May 8, 2014
(http://www.forbes.com/sites/danielfisher/2014/05/08/plaintiff-lawyer-offers-inside-look-at-institutionalized-fraud-at-asbestos-trusts/)

The trusts lawyers set up to pay the asbestos claims of bankrupt companies are platforms for “institutionalized fraud,” a former plaintiff lawyer says, thanks to lax rules that allow claimants and their relatives to obtain money without firm evidence they were ever actually exposed to asbestos. With lists of work sites and asbestos product names conveniently provided online and no process for verifying most reports of exposure, attorney Thomas M. Wilson says, the trusts are virtual factories for processing claims that wouldn’t pass muster in court.

“When you’re the one drafting the trust documents, you draft it so you and anyone else are able to take advantage of the trust process,” Wilson told me.

There’s nothing in Wilson’s May 7 article in Mealey’s Litigation Report  (available online for $25) that would surprise a lawyer involved on either side of asbestos litigation. What’s surprising is the author, a former partner with the Cleveland plaintiff firm of Kelley & Ferraro who represented asbestos plaintiffs from 1999 to 2013 and helped set up some of the trusts he now accuses of facilitating fraud.

Wilson is now with Wargo & Wargo, a Berea, Ohio firm that does no asbestos work. “I have no dog in this fight any more,” the Cleveland-Marshall College of Law graduate told me.

And despite the use of the inflammatory `F’ word, Wilson says he isn’t accusing anybody of breaking the law.

“That’s the basis of the article — there’s nothing improper being done, from any point of view,” he said. “The people who are ultimately profiting from the bankruptcy trusts, properly, are the people who made them.”

Asbestos fibres - a single fibre is believed t...

Asbestos: The $15 billion substance. (Photo credit: Wikipedia)

Readers might disagree about the “proper” part after reading how easily the trusts are gamed. In details Wilson said are entirely from public materials, the former asbestos plaintiff lawyer explains how the trusts are designed to be tapped by claimants with little evidence of exposure. That they’ve done, to the tune of more than $15 billion so far, as lawyers drive manufacturers into bankruptcy with asbestos lawsuits and then draft the documents governing the trusts that will pay their claims. From the article:

Plaintiff asbestos lawyers then use the millions of dollars of fees obtained from the system they were instrumental in building, to run countless advertisements designed to obtain more clients so that they can submit more claims and obtain more fees. Thus, institutionalized fraud, as built into the system, allows the system to perpetuate itself.

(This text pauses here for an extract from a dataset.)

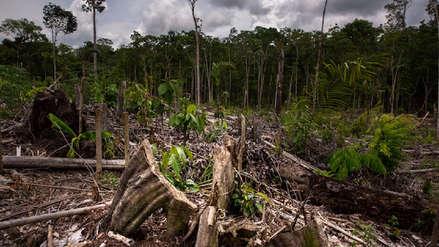 Perú perdió dos millones de hectáreas de bosques primarios en dos décadas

Here’s how the fraud is perpetuated:

  • Job site/exposure lists. The USG Asbestos Trust, set up to pay U.S. Gypsum claims, provides a helpful “Approved Site List” identifying job sites where workers may have been exposed to asbestos. The website also provides a “Significant Occupational Exposure Rating,” listing jobs like Insulator, Laborer and Boilermaker Helper, that are presumed to have led to asbestos exposure. Combine the two, Wilson says, and no further evidence is needed. Claimants don’t have to prove they touched any specific products, worked with them, or even worked inside a building where they were present.
  • Easy claim forms. While the plaintiff lawyers guarding the trusts require their clients to file a form specifically claiming they were exposed to that company’s products, it’s not a terribly demanding task. The claim forms must be signed, but they aren’t affidavits and don’t meet state or federal evidence standards. In fact, if the information matches what’s in an attorney’s file then it is “accurate,” even if incorrect. The whole process resembles the robosigning scandal at mortgage companies: Once lawyers sign an electronic filing form, Wilson says, information can be automatically merged into the claim forms “which can then be bulk uploaded, by the thousands.”
  • No cross-checking. While many states allow courts to consider the relative liability of a company if the plaintiff was exposed to other, more dangerous asbestos products, lawyers have dropped that from trust documents. Some trusts specifically advise claimants that they don’t want information about exposure to other products, meaning plaintiffs can tap multiple trusts with conflicting stories about how they think they got sick without worrying about getting caught.
  • Lax exposure affidavits. Family members can file these on behalf of a deceased claimant, without any personal knowledge of the facts. The Plibrico trust, for example, allows family members to make “factual assertions” about someone else’s work history and exposure that wouldn’t be admitted in any court.
  • Product lists. A claimant theoretically should be able to identify the product he says made him sick. The trusts make this easier by providing lists of asbest0s-containing products on their websits, including the years they were manufactured. That makes it easy to provide accurate documentation of exposure without actually remembering anything.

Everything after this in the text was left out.